SOME recent experiences — a barrister’s critique of the health system, a discussion with a judge about legal appeals, and an article about medical second opinions — have crystallised some of my thoughts about the way we respond to medical error.
There are real differences between law and medicine in the way complex decisions are made and reviewed. But can we learn something from each other?
Consider this — the law provides a process for appeal (eg, through the NSW Court of Appeal) as a matter of course. This recognises the complexity of legal decisions, but also allows for decisions to be overturned on the basis of process as well as points of law.
The structure explicitly recognises crucial factors, such as that legal decisions can be complex, require human judgement as well as the application of procedure, and the humans involved are fallible.
A medical analogy for judicial decisions could be the complex diagnostic dilemma. Yet there is one crucial difference — the medical second opinion is not only allowed to, but must consider any new or evolving evidence in evaluating the patient, often down the track, while the legal appeal system does not allow new evidence.
Often in medicine, the first opinion may not have been wrong, but rather based on less clear evidence. Complex diagnoses can evolve over time, as symptoms worsen or new signs appear.
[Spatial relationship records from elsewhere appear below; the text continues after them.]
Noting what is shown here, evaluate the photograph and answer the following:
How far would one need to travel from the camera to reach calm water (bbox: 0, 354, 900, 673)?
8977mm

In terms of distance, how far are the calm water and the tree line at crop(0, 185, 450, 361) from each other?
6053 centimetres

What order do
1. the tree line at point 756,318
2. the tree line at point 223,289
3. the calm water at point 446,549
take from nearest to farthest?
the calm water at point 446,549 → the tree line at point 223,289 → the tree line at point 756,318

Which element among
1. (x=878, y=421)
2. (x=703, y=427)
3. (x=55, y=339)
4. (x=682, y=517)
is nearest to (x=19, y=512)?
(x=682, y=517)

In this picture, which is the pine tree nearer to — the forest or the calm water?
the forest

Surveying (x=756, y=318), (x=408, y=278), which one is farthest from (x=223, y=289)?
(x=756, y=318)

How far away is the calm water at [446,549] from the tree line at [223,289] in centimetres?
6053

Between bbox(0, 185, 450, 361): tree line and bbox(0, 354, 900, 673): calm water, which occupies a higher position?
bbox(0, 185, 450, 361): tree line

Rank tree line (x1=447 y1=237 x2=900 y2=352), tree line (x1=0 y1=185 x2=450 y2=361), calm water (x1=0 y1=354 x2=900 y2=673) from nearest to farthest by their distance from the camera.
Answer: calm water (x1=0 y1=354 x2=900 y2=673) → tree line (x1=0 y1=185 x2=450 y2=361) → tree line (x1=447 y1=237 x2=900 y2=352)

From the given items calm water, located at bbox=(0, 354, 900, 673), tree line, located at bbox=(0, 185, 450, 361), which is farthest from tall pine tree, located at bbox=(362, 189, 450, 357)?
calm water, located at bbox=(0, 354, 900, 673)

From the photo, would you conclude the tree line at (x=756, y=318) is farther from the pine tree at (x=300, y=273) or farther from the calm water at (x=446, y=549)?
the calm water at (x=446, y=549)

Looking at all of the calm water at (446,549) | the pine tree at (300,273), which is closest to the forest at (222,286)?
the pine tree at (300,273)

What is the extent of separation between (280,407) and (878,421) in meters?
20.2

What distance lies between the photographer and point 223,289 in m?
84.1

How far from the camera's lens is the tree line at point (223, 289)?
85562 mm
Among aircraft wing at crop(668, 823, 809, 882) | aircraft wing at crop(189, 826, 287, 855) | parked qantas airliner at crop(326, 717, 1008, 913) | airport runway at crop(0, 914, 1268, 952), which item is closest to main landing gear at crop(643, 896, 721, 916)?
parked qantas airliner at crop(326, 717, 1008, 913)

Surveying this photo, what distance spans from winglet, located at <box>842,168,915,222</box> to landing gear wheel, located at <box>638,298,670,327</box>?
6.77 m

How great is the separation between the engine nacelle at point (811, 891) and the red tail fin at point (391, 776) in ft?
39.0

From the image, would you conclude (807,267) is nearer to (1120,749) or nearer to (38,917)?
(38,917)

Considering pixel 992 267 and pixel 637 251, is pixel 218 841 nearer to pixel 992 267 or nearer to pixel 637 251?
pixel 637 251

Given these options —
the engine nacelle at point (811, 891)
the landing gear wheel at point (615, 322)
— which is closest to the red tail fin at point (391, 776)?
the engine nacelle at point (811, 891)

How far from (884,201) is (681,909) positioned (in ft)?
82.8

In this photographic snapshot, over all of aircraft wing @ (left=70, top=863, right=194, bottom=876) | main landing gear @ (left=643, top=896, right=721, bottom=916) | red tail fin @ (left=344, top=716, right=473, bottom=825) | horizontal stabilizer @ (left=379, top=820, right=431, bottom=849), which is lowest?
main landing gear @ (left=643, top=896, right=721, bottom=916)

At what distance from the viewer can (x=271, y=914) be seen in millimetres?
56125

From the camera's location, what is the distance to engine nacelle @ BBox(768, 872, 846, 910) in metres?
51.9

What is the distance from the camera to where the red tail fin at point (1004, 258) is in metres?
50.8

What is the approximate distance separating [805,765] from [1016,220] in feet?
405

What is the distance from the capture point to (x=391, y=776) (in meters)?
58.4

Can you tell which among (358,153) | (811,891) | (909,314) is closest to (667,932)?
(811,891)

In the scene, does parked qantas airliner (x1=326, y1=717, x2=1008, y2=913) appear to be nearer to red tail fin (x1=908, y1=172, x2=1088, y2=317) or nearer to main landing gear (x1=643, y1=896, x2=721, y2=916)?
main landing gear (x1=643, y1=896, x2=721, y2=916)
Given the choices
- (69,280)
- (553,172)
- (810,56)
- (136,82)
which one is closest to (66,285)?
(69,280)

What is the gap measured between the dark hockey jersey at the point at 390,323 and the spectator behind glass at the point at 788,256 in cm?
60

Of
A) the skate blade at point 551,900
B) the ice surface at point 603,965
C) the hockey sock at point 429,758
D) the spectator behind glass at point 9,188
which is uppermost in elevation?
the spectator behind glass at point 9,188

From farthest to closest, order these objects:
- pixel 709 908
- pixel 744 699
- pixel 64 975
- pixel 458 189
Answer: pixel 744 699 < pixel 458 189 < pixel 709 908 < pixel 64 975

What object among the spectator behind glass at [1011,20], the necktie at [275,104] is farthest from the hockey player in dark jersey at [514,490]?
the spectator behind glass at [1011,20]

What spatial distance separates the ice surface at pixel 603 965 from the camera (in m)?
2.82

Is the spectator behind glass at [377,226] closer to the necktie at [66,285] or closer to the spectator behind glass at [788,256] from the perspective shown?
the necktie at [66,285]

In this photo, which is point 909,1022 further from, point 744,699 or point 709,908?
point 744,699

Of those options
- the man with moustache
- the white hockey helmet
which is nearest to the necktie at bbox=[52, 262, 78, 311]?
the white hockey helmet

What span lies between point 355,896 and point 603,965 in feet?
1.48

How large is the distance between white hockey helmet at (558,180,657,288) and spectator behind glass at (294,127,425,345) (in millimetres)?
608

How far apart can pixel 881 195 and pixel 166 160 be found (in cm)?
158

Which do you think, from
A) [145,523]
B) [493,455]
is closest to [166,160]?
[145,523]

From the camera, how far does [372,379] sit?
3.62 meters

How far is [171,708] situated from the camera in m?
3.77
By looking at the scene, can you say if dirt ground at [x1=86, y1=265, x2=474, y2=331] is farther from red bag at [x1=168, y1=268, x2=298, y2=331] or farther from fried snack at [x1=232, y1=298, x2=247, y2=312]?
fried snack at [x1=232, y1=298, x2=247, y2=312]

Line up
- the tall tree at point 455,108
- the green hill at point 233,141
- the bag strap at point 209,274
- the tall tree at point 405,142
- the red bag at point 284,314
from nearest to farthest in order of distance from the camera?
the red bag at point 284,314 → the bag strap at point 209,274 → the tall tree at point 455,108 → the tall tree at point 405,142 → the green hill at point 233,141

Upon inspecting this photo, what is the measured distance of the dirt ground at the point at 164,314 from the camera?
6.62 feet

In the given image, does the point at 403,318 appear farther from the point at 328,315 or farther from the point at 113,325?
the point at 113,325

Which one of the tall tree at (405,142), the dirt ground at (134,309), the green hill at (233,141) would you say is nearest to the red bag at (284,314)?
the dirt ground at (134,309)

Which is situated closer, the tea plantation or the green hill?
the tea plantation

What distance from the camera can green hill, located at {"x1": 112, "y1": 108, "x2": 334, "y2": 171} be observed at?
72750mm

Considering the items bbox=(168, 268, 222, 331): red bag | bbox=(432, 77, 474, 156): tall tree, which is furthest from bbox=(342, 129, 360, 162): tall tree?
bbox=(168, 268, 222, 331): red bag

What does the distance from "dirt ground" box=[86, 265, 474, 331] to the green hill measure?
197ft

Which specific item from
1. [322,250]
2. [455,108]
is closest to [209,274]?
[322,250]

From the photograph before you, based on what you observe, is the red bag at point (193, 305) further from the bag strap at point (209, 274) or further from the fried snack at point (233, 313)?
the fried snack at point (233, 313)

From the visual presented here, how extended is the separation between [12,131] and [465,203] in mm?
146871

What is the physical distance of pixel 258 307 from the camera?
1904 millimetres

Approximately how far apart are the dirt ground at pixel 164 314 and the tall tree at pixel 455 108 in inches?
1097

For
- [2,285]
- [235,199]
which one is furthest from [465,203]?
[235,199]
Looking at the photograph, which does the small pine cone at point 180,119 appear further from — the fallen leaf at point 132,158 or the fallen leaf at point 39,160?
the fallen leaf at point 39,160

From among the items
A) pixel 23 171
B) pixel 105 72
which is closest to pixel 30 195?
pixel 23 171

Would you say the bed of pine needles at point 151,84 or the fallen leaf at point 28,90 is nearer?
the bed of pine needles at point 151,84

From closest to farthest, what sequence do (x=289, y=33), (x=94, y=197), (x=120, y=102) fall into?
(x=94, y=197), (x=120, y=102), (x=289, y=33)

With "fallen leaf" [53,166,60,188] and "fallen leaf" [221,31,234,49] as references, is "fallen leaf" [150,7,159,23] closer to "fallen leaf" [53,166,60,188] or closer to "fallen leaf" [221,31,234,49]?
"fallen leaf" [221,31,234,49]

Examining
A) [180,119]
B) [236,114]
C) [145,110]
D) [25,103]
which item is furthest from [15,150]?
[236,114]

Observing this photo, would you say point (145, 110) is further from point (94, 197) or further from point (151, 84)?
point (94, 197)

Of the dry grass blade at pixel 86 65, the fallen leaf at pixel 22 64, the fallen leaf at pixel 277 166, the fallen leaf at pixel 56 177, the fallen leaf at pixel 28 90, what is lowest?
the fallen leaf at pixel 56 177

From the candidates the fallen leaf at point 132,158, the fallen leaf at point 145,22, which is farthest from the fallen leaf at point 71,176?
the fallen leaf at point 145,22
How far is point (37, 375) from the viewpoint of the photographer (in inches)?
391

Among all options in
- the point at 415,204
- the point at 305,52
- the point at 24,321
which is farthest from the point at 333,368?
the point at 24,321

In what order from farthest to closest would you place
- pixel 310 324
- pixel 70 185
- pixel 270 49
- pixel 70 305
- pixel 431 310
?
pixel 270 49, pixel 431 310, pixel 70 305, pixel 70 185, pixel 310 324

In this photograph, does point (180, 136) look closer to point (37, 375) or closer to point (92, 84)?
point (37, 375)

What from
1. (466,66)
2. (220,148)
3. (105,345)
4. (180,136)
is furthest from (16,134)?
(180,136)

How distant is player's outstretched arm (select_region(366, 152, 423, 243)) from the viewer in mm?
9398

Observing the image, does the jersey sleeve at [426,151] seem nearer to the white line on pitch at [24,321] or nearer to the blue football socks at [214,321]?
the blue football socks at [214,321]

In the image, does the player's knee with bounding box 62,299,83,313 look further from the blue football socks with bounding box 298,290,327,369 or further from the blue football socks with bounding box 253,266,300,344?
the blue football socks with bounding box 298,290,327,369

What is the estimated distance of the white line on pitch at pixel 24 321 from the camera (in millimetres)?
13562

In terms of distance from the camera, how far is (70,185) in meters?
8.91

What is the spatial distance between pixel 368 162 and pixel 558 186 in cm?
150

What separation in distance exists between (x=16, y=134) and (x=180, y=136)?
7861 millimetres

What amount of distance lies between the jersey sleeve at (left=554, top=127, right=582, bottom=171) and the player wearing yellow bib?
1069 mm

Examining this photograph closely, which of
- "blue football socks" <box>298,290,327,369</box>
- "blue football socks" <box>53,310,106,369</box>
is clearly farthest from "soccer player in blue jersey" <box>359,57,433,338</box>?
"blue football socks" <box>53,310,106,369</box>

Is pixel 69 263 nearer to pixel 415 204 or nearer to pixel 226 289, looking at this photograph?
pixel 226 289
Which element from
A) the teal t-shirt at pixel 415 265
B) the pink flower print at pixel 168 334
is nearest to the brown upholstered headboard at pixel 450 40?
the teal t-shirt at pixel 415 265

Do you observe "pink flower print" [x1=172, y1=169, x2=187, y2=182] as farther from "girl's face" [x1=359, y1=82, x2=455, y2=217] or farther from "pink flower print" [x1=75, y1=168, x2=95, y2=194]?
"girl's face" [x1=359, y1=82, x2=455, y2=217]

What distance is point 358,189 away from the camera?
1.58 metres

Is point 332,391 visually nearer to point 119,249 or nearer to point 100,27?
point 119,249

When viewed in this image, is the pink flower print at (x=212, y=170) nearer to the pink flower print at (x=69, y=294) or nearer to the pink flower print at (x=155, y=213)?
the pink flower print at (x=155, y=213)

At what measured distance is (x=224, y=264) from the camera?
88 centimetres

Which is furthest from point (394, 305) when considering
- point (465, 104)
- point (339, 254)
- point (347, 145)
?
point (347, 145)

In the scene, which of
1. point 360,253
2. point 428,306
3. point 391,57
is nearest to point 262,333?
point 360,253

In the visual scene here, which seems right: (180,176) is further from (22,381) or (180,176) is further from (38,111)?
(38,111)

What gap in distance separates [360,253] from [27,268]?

Another major difference between medical diagnoses and judicial decisions is time criticality.
At the sharp end of the spectrum — in the emergency department — the competing needs of multiple patients and the need to act quickly can be in direct conflict with the requirement for a considered decision.
The dissonance between the need to be meticulous and the need for efficiency and speed can be distressing. Doctors can feel they are in a constant state of compromise.
And yet, despite the limitations of the practice setting, diagnoses that are “overturned on appeal” are generally criticised as errors, with the first practitioner held to account.
Another feature of judicial decisions — and one of the reasons they take time — is that they are published in great detail. A judge will outline the question to be considered, the evidence and the relevant points of law in fine detail.
It is this meticulous nature of the documentation that allows a judgment to be reviewed and potentially overturned by others. The judgment task may be a cognitive one, but it is supported by a team of assistants and recorded in great detail.
The process of making a medical diagnosis, on the other hand, tends to be documented in summary, and often under time pressure. Indeed, the more time pressure there is to act in a critical situation, the less time there is for documentation — either contemporaneously or retrospectively.
So, where does this leave us?
If each complex diagnostic process was given the time, skill and resources of a legal judgment, health care would bankrupt the country and the system would grind to a halt. Time-critical therapy would never be given.
We could, however, learn from the concept of “appeal” — the review of a diagnosis by second opinion could be seen as an additional step, rather than a correction of an error.
We might consider providing resources to allow for a more detailed documentation of our complex cognitive processes, though time pressure often precludes this.
And maybe, just maybe, the next barrister or judge who conducts a review of acute health care might put himself or herself in the diagnostician’s shoes, and think about what it takes to produce a sound judgement that won’t be overturned on appeal.
Dr Sue Ieraci is a specialist emergency physician with 30 years’ experience in the public hospital system. Her particular interests include policy development and health system design, and she has held roles in medical regulation and management.